3. The hierarchical modeling method based on whole words and radical components according to claim 1, characterized in that said step S4: respectively calculating the confidence coefficient of the decoding result of the whole word and the confidence coefficient of the decoding result of each radical by using a confidence coefficient score fusion strategy, and fusing to obtain the final recognition result of the whole word, wherein the confidence coefficient score fusion strategy specifically comprises the following steps:

step S41: judging the whole word decoding result y _t Whether the Chinese character is selected, if not, y is determined _t As a final decoding result; if yes, calculating the confidence coefficient of the whole word decoding according to a formula (4), calculating the confidence coefficient of the radical decoding according to a formula (5), and turning to the step S42;

-log p _i (4)

wherein, in the formula (4), p _i Representing the recognition probability corresponding to the ith character obtained by decoding; l in the formula (5) _i The number of the split of the radicals corresponding to the ith character is shown,

step S42: comparing the confidence coefficient of the whole word decoding with the confidence coefficient of the radical decoding, and taking the result with smaller confidence coefficient as the final decoding result at the moment t;

step S43: and repeating the steps S41-S42 for decoding at each moment until the maximum decoding length is reached or an end character is met.

4. A hierarchical modeling system based on whole words and radicals is characterized by comprising the following modules:

the sequence feature module is used for enabling the text line images to pass through a convolutional neural network and a cyclic neural network to obtain sequence features of the text line images;

a module for obtaining context feature vectors of whole words and decoding results, configured to input sequence features of the text line images into a whole word decoding module with attention mechanism, to obtain the context feature vectors of whole words and decoding results of whole words, where the module specifically includes:

e _ti ＝o(s _t-1 ,h _i ) (1)

Wherein s is _t-1 In the last hidden state, h _i An ith frame representing the sequence feature, and o represents a dot product operation; alpha (alpha) ("alpha") _ti For the weight of the attention mechanism, l is the number of the eigenvectors; c.
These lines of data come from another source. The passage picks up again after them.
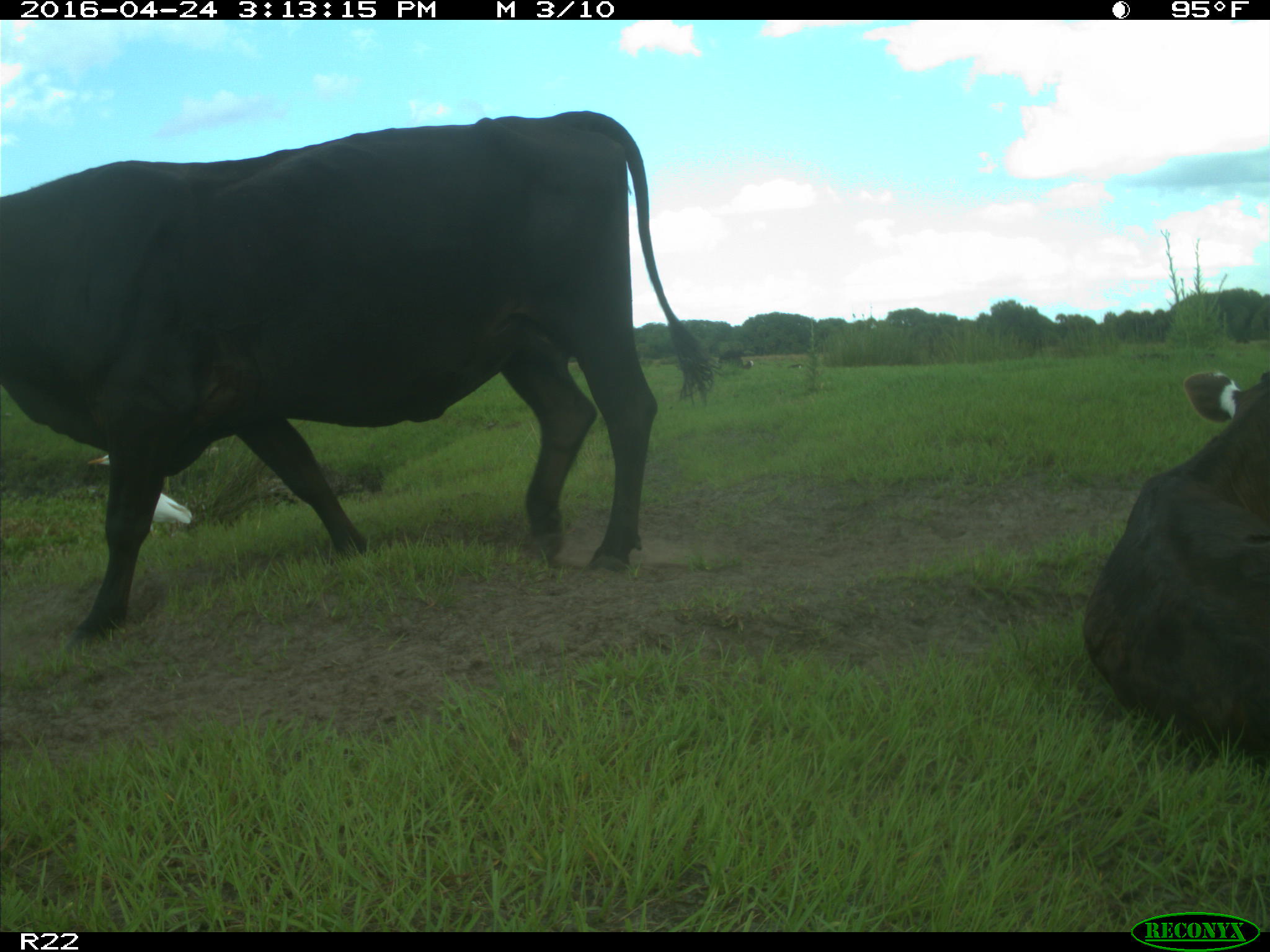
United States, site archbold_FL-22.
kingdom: Animalia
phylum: Chordata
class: Mammalia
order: Artiodactyla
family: Bovidae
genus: Bos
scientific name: Bos taurus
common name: domestic cow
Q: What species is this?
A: Bos taurus (domestic cow).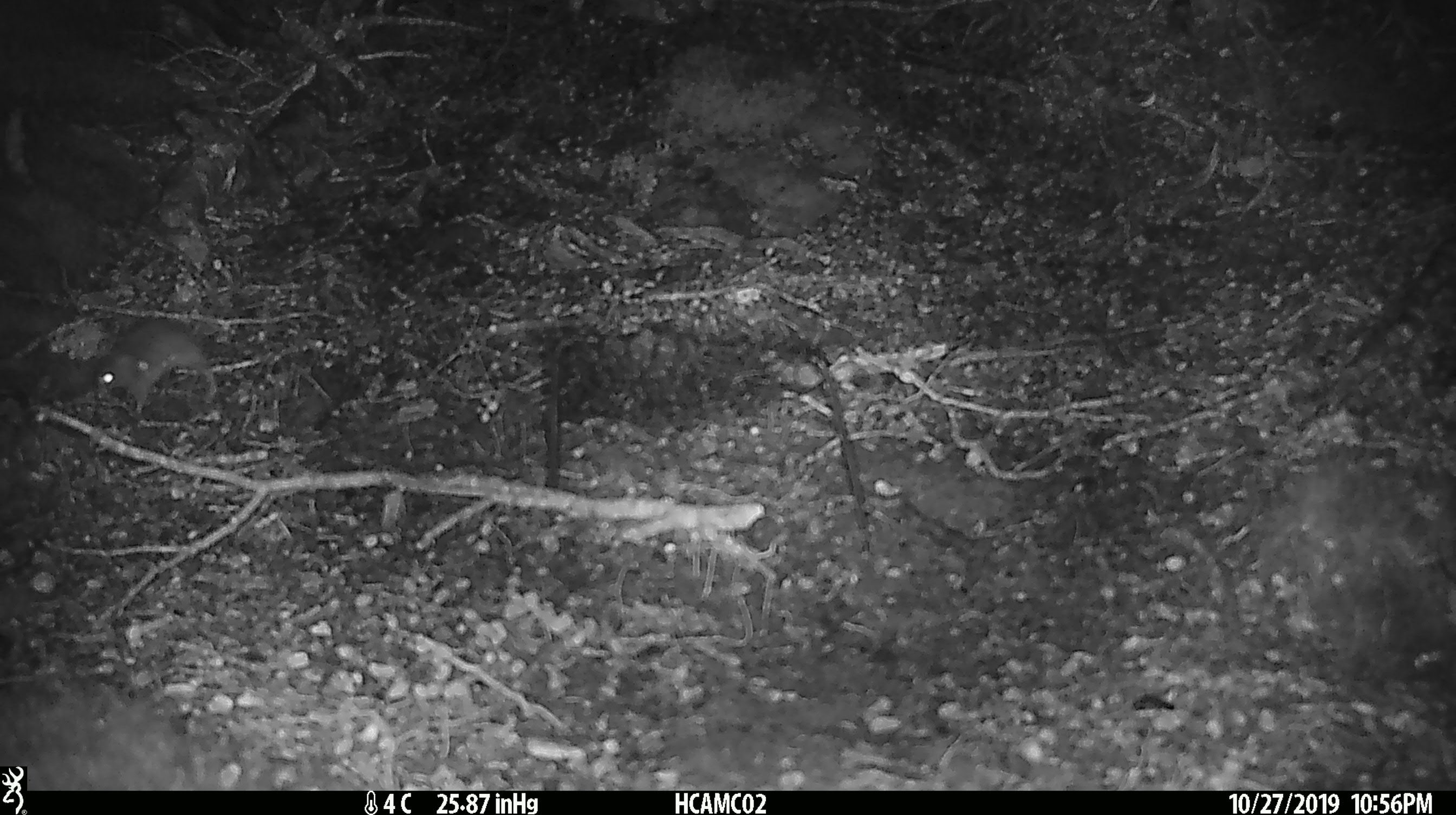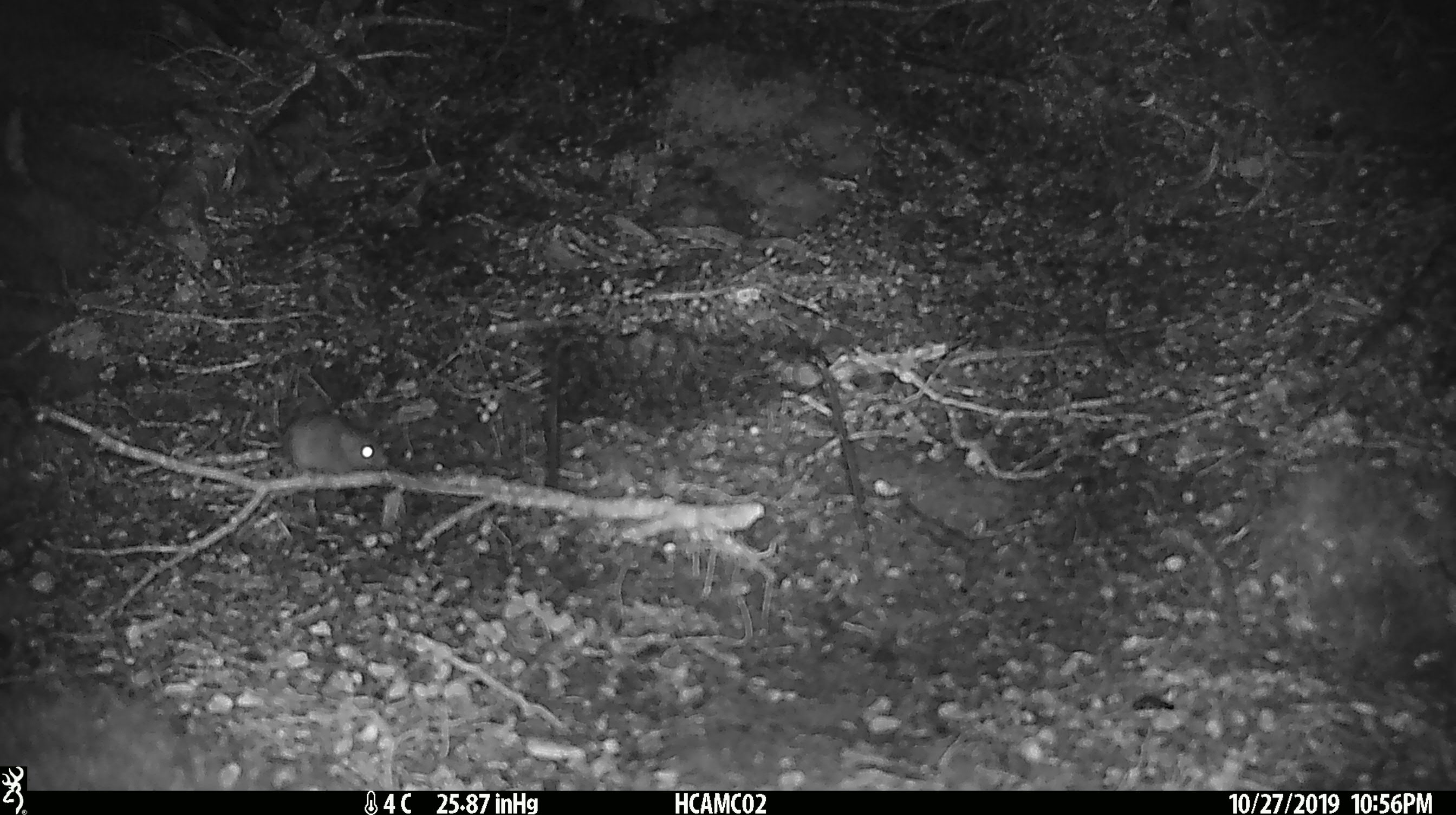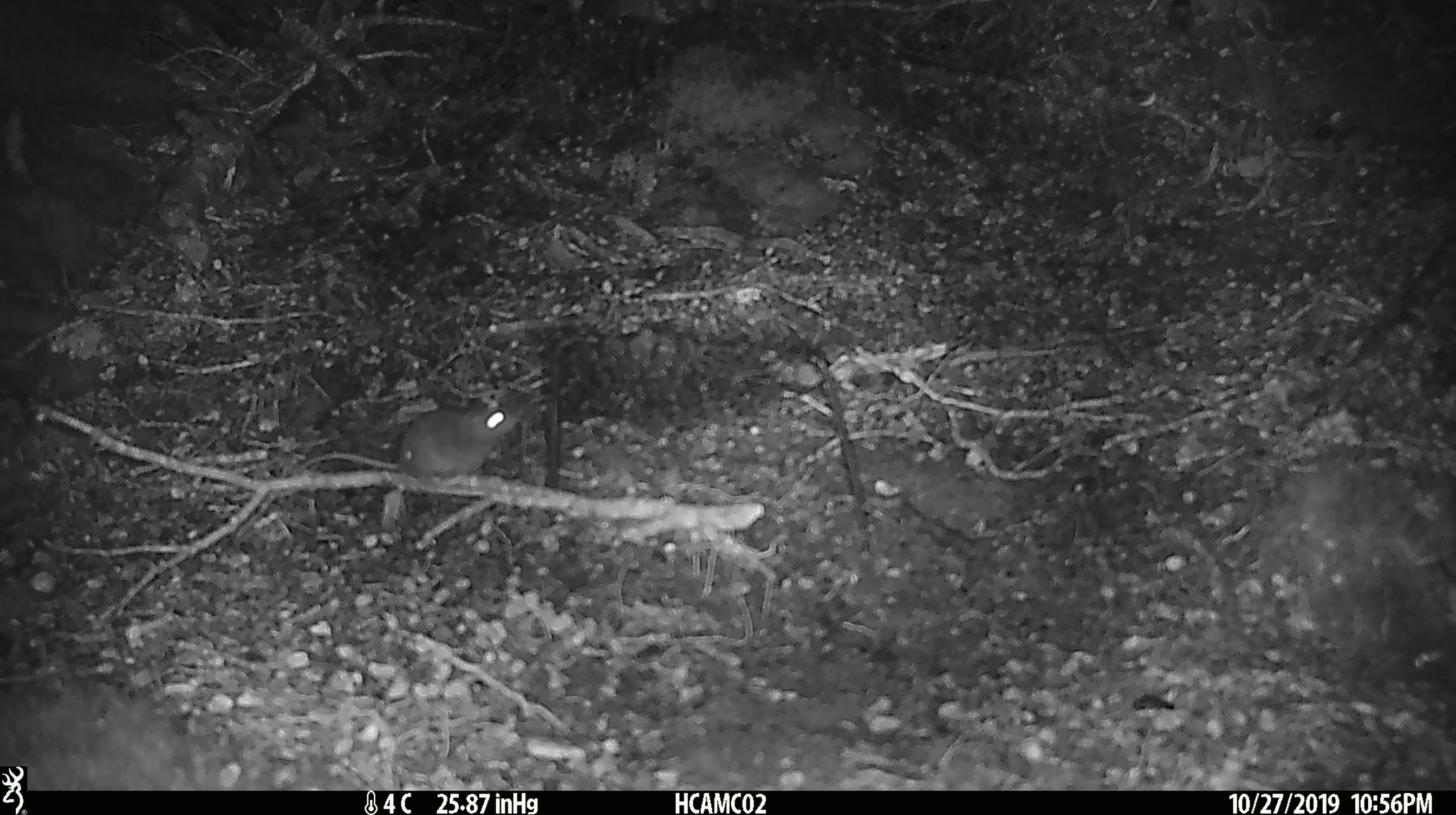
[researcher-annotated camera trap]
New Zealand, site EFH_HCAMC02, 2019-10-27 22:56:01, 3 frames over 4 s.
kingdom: Animalia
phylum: Chordata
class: Mammalia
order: Rodentia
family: Muridae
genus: Mus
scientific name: Mus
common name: mouse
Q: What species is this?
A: Mouse (Mus).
C _t A context feature vector for the whole word;

A decoding result module for obtaining each radical, configured to input the context feature vector of the whole word into the radical decoding module, and obtain a decoding result of each radical under the whole word level, where the decoding result specifically includes:

and the recognition result obtaining module is used for respectively calculating the confidence coefficient of the decoding result of the whole word and the confidence coefficient of the decoding result of each radical by using a confidence coefficient score fusion strategy, and fusing to obtain the final recognition result of the whole word.